EarthScope / ringserver

Apache License 2.0
30 stars 17 forks source link

Behaviour on old data arrival #42

Closed jschaeff closed 1 year ago

jschaeff commented 1 year ago

Hello,

I need to understand a weird behaviour we see in our slarchive processes.

We have a ringserver configured to serve data from an existing directory. Lets consider the following scenarii:

  1. Old data (lets say from 3 days ago) is added in the scanned repository as a new file Does ringserver streams the old data ? Will the slarchive clients get the data eventually ?

  2. Old data (lets say from 3 days ago) is added in the scanned repository in an existing file Does ringserver streams the old data ? Will the slarchive clients get the data ?

Thanks for your insights !

chad-earthscope commented 1 year ago

Hi @jschaeff.

First, a clarification for context: ringserver does not serve data from the file system. Data are only served from the internal buffer, which is a First In First Out (FIFO) style buffer. Data scanned from the file system with the built-in scanning facility are inserted into the buffer as the files are discovered. It does not matter the data-time of the records, or time or name of the files, records are simply inserted as they are discovered. The scanner keeps track of files that it has read, so if the files grow (are appended to) after they are read, the new data will be read when the scanner checks them in the next pass of the scanner.

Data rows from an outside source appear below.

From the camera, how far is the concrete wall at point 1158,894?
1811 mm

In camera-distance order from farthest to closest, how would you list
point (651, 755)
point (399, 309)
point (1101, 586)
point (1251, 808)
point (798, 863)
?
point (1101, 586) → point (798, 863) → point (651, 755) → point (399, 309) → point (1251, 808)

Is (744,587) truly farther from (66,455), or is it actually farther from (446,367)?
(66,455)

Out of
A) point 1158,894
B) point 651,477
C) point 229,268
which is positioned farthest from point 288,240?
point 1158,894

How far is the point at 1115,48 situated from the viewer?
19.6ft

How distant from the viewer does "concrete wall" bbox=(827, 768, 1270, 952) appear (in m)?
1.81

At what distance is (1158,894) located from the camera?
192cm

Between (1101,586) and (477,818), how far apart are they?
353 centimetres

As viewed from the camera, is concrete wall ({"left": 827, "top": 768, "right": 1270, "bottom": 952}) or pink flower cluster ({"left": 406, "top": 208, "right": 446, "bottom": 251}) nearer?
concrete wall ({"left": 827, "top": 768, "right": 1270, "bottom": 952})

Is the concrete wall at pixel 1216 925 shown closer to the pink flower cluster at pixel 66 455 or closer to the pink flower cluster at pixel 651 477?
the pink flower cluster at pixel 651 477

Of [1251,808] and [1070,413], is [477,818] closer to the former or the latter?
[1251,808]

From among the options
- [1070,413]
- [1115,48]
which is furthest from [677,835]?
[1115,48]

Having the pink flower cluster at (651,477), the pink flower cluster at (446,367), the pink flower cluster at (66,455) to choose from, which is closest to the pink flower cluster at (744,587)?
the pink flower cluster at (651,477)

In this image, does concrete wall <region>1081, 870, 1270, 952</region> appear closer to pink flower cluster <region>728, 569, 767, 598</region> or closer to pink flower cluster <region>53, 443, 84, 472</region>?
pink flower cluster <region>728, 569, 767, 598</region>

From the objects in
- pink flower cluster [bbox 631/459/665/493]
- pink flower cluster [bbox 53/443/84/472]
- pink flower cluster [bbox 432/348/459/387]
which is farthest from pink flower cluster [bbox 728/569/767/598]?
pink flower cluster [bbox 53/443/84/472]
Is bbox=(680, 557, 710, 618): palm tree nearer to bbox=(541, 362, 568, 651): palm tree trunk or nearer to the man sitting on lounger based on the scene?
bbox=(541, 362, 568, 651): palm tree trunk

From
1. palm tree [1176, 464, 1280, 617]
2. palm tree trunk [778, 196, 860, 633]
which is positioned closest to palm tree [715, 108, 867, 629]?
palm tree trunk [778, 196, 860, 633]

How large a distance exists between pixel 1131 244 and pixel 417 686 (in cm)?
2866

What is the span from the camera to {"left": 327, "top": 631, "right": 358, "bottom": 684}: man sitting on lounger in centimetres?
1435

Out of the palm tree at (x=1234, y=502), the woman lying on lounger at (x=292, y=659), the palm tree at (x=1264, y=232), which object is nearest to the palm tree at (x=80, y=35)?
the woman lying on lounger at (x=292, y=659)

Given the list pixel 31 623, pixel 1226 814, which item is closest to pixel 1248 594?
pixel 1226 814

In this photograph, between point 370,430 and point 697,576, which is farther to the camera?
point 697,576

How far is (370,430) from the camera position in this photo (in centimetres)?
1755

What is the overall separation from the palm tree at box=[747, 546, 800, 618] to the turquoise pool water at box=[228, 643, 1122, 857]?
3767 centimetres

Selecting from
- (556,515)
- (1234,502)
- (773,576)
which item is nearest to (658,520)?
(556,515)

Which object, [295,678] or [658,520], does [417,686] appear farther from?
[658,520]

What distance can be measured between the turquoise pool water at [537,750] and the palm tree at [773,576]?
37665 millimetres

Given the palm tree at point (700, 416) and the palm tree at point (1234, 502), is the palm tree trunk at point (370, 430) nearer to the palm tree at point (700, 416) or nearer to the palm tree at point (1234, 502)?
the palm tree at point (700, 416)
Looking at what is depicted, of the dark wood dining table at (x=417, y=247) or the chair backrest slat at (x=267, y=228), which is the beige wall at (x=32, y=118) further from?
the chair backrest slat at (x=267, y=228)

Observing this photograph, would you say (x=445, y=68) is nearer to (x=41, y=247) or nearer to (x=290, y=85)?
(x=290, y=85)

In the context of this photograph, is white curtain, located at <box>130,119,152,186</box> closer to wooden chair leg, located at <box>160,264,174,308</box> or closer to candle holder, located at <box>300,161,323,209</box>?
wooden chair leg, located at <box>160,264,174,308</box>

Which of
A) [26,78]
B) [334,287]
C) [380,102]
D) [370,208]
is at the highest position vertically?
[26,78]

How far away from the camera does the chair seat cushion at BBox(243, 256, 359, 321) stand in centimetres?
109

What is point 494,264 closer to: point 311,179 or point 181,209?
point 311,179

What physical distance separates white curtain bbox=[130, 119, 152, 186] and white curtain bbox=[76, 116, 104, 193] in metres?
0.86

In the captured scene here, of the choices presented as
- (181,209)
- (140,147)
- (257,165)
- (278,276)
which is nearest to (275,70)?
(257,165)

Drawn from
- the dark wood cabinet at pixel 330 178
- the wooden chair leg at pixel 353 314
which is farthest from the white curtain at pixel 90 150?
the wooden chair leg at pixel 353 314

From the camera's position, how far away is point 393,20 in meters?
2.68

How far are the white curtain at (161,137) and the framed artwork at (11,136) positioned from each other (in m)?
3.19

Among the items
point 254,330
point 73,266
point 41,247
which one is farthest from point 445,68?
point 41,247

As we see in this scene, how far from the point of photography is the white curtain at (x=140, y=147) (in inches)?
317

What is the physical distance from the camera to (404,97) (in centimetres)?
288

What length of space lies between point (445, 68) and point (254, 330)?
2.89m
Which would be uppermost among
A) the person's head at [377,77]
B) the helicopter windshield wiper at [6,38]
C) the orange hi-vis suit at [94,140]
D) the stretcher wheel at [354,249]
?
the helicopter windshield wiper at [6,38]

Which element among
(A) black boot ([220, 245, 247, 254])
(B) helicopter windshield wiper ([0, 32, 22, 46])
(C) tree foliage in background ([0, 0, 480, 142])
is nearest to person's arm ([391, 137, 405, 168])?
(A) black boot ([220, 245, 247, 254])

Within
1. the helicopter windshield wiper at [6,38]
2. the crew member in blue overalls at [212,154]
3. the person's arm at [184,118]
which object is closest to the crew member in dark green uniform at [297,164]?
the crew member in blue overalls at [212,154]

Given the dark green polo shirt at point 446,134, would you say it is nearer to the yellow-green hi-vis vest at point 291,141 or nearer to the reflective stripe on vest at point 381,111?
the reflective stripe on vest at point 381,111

By default all files in the specified base directory, and sub-directories, are read. Which files are read can be controlled with the Match and Reject sub-options. In special cases existing files may be skipped depending on the setting of InitCurrentState and StateFile.

Old data (lets say from 3 days ago) is added in the scanned repository as a new file Does ringserver streams the old data ?

Yes.

Will the slarchive clients get the data eventually ?

Yes, it should, depending on selections

Old data (lets say from 3 days ago) is added in the scanned repository in an existing file Does ringserver streams the old data ?

Yes.

Will the slarchive clients get the data ?

Yes, it should, depending on selections

Fundamentally, ringserver does not much care about the time of the data, either in files that it scans or the buffer used to stream data to clients. Data is inserted into the buffer (via scanning or a client connection) and if clients have a matching subscription it will be transmitted to them. The only exceptions are that it can a) report the extents, earliest and latest, for similarly named data (streams/channels) and b) filter/skip data based on data time for "time window" requests.

chad-earthscope commented 1 year ago

Oh, but now I remember another characteristic regarding modification time of files being scanned using the build-in scanner. A description is in the code as:

  • The file scanning logic employs the concept of active, idle and
  • quiet files. Files that have not been modified for specified
  • amounts of time are considered idle or quiet. The idle files will
  • not be checked on every scan, instead a specified number of scans
  • will be skipped for each idle file. The quiet files will never be
  • checked ever again.

Files are considered idle if not modified in the last 7200 seconds (2 hours), and then are scanned less often for efficiency. Perusing the code, I do not see that the classification of quiet is ever used in ringserver, this option may be exposed in a future release.

jschaeff commented 1 year ago

Thank you for those explanations.

Cheers